Playing only trans characters in tabletop RPGs helped me understand myself
Cisgender people tend to exclusively play cis characters in games such as D&D, so what’s wrong with me only playing transgender characters?
In a one-liner that didn’t land quite as well I’d hoped in the Zoom seminar, I described my two main hobbies as “playing Dungeons & Dragons and being transgender”. I’ve been actively doing both for a while now, following experimentation in my teens, have spent a fair bit of money on each and talking about them when meeting someone new is a good litmus test for what our relationship will be moving forward.
These two spheres didn’t overlap in my life until recently - aside from a blip at 16 when my DM told me about a cursed D&D item that changes a character’s gender and I thought about it non-stop for two months. It took more than half a decade of playing - and actually coming out as a trans woman - for me to realise those two sides of my life could crossover. And even on purpose.
Last year, I was watching an actual play show when one player’s intro referenced their character’s recent top surgery. I was floored.
“You can be trans in this game?!”
It was an epiphany via internet video. I quickly put the lesson to the test. I was invited to a Call of Cthulhu game set in 1930s England and created Phineas Melph, a nervous but kind-hearted priest, who hid his identity as a transgender man from the townsfolk.
Even though it was only a three-shot, I found myself connecting to Phineas more than I had any of my previous tabletop roleplaying game characters. I felt so much more invested in the game itself just by virtue of seeing myself in Phineas in a way I hadn’t any other character. It was rewarding to explore this side of my identity.
Some players will be interested in exploring a more realistic treatment of non-cis identities, others will want escapism. Both are valid approaches.
In situations like this, the conversation between GM and player about what level of historical transphobia we’re comfortable with is vital. Some will be interested in exploring a more realistic treatment of non-cis identities, others will want escapism. Both are valid approaches.
It felt like something finally clicked. I unlocked what I’d been missing playing tabletop roleplaying games prior.
In fact, it was too rewarding. Rather pretentiously, I made a declaration: cisgender people tend to exclusively play cisgender TRPG characters, so what was wrong with me only playing transgender characters?
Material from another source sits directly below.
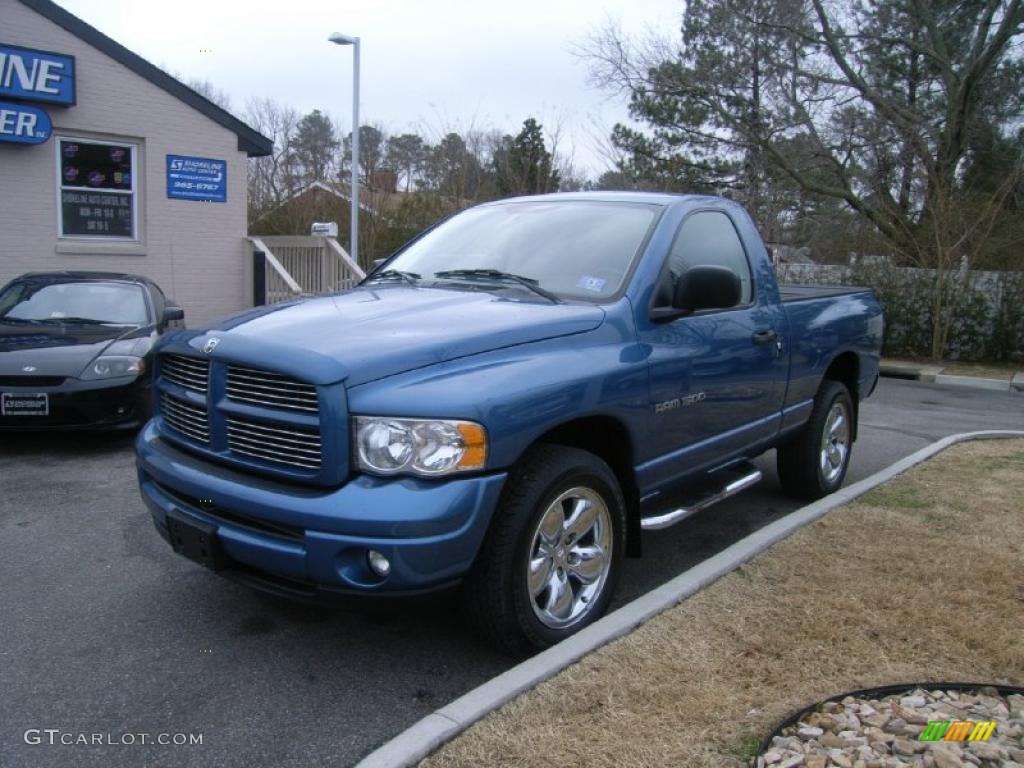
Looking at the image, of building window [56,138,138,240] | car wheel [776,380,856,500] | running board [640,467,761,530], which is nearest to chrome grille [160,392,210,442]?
running board [640,467,761,530]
The characters I’ve made since this decision have felt so much more real and three-dimensional right from the get-go. The reason Father Melph ran from his home and set up a discrete life in a small village was to escape transphobia, something I have and do experience in my day-to-day life (although to a different extent). The appearance-obsessed Bethany - a head-cheerleader bard made for a modern-day D&D campaign - made sense to me in a way a cis alternative wouldn’t have when I aligned her vanity with a compulsive need to be deemed attractive and feminine in order to feel valid and accepted as a woman within a cis-normative and patriarchal society (a need I myself felt early on in my own transition).
Above that, creating characters that interrogate the concept of gender has been a brilliant experience. I currently play a character without any understanding of gender who changes pronouns to match those of the person they’re talking to. It’s not an experience of gender that matches my own, but the chance to explore and embody it has been wonderful.
Games like Jay Dragon’s Sleepaway, which offers gender options such as “a rusted blade” and “freight train”, furthered not only my enjoyment of tabletop roleplaying games, but my understanding of gender and gender presentation. If my character’s gender is described as “a robin” how does she go about in the world? How does she present this gender? What does it mean to her?
It’s an experience I would recommend to anyone - even cisgender people who don’t believe they’ll get anything out of it, I promise you will. That’s the gift of TRPGs; they let you properly inhabit a different perspective. Gender identity aside, playing the devout Phineas while myself agnostic affected my view of religion and piety in ways I couldn’t have expected.
Letting myself guilt-free establish trans-ness and non-cis gender identities in the worlds I create has already made these worlds and communities feel rounded and whole and rich.
Given how much richer of a time I’ve had since making my ‘decree’, it stands to reason my GMing should be similarly altered. Letting myself guilt-free establish trans-ness and non-cis gender identities in the worlds I create, even in little ways - the minotaur bartender has top surgery scars, the chef uses they/them pronouns - has already made these worlds and communities feel rounded and whole and rich, especially to my regular party of predominantly Queer players who aren’t used to seeing themselves within fiction, least of all in fantasy.
Even without all of this, my decree also plays into something I still struggle with, even years after reckoning with my identity and coming out. There’s a difference between being transgender and wanting to be transgender. I started to worry that by using escapist fantasy to play cis characters, I was training myself to want to escape from my actual identity, as if there’s something wrong with it. I won’t pretend I haven’t wished for that escape before, but right now I want to like myself more, and this new approach to tabletop RPGs has really helped me. I think if I can have fun being a badass sorcerer, I can also have fun being someone like me.